El Santo Padre se refiere más adelante a las problemáticas energéticas. "El acaparamiento de los recursos" por parte de Estados y grupos de poder, denuncia, constituyen "un grave impedimento para el desarrollo de los países pobres". (...) "Las sociedades tecnológicamente avanzadas -añade- pueden y deben disminuir la propia necesidad energética", mientras debe "avanzar la investigación sobre energías alternativas".

"La colaboración de la familia humana" es el corazón del quinto capítulo, en el que Benedicto XVI pone de relieve que "el desarrollo de los pueblos depende sobre todo del reconocimiento de ser una sola familia". De ahí que, se lee, la religión cristiana puede contribuir al desarrollo "solo si Dios encuentra un puesto también en la esfera pública".

El Papa hace referencia al principio de subsidiaridad, que ofrece una ayuda a la persona "a través de la autonomía de los cuerpos intermedios". La subsidiariedad, explica, "es el antídoto más eficaz contra toda forma de asistencialismo paternalista" y es más adecuada para humanizar la globalización".

Asimismo, Benedicto XVI exhorta a los Estados ricos a "destinar mayores cuotas" del Producto Interno Bruto para el desarrollo, respetando los compromisos adquiridos. Y augura un mayor acceso a la educación y, aún más, a la "formación completa de la persona" afirmando que, cediendo al relativismo, se convierte en más pobre. Un ejemplo, escribe, es el del fenómeno perverso del turismo sexual. "Es doloroso constatar -observa- que se desarrolla con frecuencia con el aval de los gobiernos locales".

El Papa afronta a continuación al fenómeno "histórico" de las migraciones. "Todo emigrante, afirma, "es una persona humana" que "posee derechos que deben ser respetados por todos y en toda situación".

El último párrafo del capítulo lo dedica el Pontífice "a la urgencia de la reforma" de la ONU y "de la arquitectura económica y financiera internacional". Urge "la presencia de una verdadera Autoridad política mundial" (...) que goce de "poder efectivo".
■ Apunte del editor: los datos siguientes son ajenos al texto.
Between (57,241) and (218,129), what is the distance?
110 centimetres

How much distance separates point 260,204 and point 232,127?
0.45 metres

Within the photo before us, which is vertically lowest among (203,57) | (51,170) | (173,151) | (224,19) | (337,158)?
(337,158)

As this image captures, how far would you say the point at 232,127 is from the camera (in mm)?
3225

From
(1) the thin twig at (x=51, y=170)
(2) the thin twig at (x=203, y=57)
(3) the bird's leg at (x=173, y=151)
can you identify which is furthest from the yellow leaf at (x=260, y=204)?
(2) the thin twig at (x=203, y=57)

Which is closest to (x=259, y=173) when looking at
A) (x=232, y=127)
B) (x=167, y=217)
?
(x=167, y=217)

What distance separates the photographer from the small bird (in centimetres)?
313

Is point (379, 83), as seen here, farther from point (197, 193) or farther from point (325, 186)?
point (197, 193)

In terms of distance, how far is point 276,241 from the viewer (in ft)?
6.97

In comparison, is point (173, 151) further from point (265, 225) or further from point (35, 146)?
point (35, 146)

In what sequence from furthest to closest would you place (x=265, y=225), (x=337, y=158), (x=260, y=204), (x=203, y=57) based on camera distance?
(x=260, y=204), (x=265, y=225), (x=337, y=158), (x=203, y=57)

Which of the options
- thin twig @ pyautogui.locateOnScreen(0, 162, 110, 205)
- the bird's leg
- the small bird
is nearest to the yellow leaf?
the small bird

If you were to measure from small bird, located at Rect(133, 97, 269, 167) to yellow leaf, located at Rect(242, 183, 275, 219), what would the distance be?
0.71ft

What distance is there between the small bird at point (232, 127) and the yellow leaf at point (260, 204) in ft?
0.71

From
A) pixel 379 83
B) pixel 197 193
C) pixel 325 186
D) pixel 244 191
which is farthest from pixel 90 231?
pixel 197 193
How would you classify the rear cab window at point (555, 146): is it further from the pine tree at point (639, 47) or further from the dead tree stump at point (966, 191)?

El sexto y último capítulo está centrado en el tema del "Desarrollo de los pueblos y la técnica". El Papa pone en guardia ante la "pretensión prometeica" según la cual "la humanidad cree poderse recrear valiéndose de los ’prodigios’ de la tecnología". La técnica, subraya, no puede tener una "libertad absoluta".

El campo primario "de la lucha cultural entre el absolutismo de la tecnicidad y la responsabilidad moral del hombre es hoy el de la bioética", explica el Papa, y añade: "La razón sin la fe está destinada a perderse en la ilusión de la propia omnipotencia". La cuestión social se convierte en "cuestión antropológica". La investigación con embriones, la clonación, lamenta el Pontífice, "son promovidas por la cultura actual", que "cree haber desvelado todo misterio". El Papa teme "una sistemática planificación eugenésica de los nacimientos".

En la Conclusión de la Encíclica, el Papa subraya que el desarrollo "tiene necesidad de cristianos con los brazos elevados hacia Dios en gesto de oración", de "amor y de perdón, de renuncia a sí mismos, de acogida al prójimo, de justicia y de paz".